Application de la règle des "3R"
1. Remplacement
Cette étude implique une réponse intégrée de l’organisme à l’ingestion de divers régimes alimentaires, ce qui nécessite une étude chez l’animal. De plus, ce projet vise notamment à comprendre des mécanismes systémiques et moléculaires (en utilisant des traitements et modèles génétiques), et ne peut donc pas être réalisée en clinique humaine.
2. Réduction
Le nombre d’animaux a été réduit au maximum tout en préservant la robustesse statistique des résultats. Ayant déjà des données solides et reproductibles sur l’effet de la malnutrition protéique chez les juvéniles, la procédure pilote ne comporte qu’un seul groupe, qui sera comparé aux données précédemment acquises. Pour les procédures complètes, le nombre de 14 mâles et 12 femelles a été déterminé à partir d’un calcul statistique. Nos études précédentes nous permettent de déterminer le nombre minimal d’animaux à utiliser pour détecter un changement, notamment sur nos critères d’évaluation de la puberté. Sur le plan statistique, la prise en compte simultanée de plusieurs facteurs (régime alimentaire, sexe, etc.) permettra de réduire le nombre d’animaux nécessaires pour pouvoir conclure sur le mécanisme biologique impliqué. Afin de limiter le nombre d’animaux à utiliser dans de futures expériences, tous les organes d’intérêt potentiels (muscle, tissu adipeux, etc.) seront prélevés à la fin des procédures et conservés pour d’éventuelles analyses ultérieures.
3. Raffinement
La procédure expérimentale ne sera initiée que chez des animaux avec un poids suffisant au moment du sevrage. La croissance sera mesurée individuellement chaque semaine. Pour les jeunes récemment sevrés, la nourriture sera placée directement dans la litière afin qu’ils puissent manger facilement. La prise alimentaire sera également suivie pour s’assurer que les animaux mangent. Le régime faible en protéine et le test métabolique sont déjà utilisés au laboratoire et n’induisent pas de souffrance manifeste. L’utilisation d’anesthésie gazeuse permet une induction rapide, un bon contrôle de la profondeur d’anesthésie pendant la chirurgie, et un réveil plus rapide. La température corporelle sera contrôlée pendant et après l’anesthésie. Après chirurgie, les animaux seront placés en cage propre et chauffée. Une grille d’évaluation de leur bien-être permettra d’adapter les doses d’analgésiques individuellement pendant 48 h. Toutes les mesures visent à limiter le stress et la douleur tout en assurant la robustesse scientifique des données. Des points limites précis et prédictifs ont été définis spécifiquement pour ce projet.
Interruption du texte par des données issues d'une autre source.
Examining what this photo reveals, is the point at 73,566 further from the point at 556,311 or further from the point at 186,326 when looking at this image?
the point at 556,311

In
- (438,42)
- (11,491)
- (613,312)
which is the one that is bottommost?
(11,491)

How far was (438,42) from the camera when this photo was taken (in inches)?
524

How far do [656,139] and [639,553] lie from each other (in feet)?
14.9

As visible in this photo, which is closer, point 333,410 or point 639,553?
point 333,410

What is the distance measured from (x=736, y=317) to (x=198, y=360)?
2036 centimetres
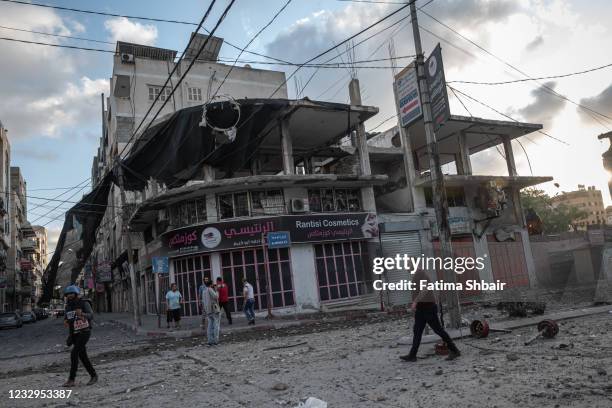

Expliquer le choix des espèces et les stades de développement y afférents.
La souris, qui est un animal omnivore, est un modèle classique en nutrition humaine. En raison de la connaissance de son microbiote, et des modèles disponibles, il s’agit d’un modèle préclinique de choix afin de comparer l’effet des régulations endocrines dans une étude nutritionnelle. Les animaux utilisés seront suivis pendant les 5 semaines après le sevrage (procédure commencée à 3 semaines), jusqu’à 8 semaines. L’objectif du projet est d’étudier les effets de différentes hormones sur le métabolisme et la croissance pendant la période juvénile. Pour cela, les animaux doivent être inclus dans la procédure dès le sevrage, qui est une période clé pour les 3 paramètres d’intérêt : la croissance, la puberté, le métabolisme.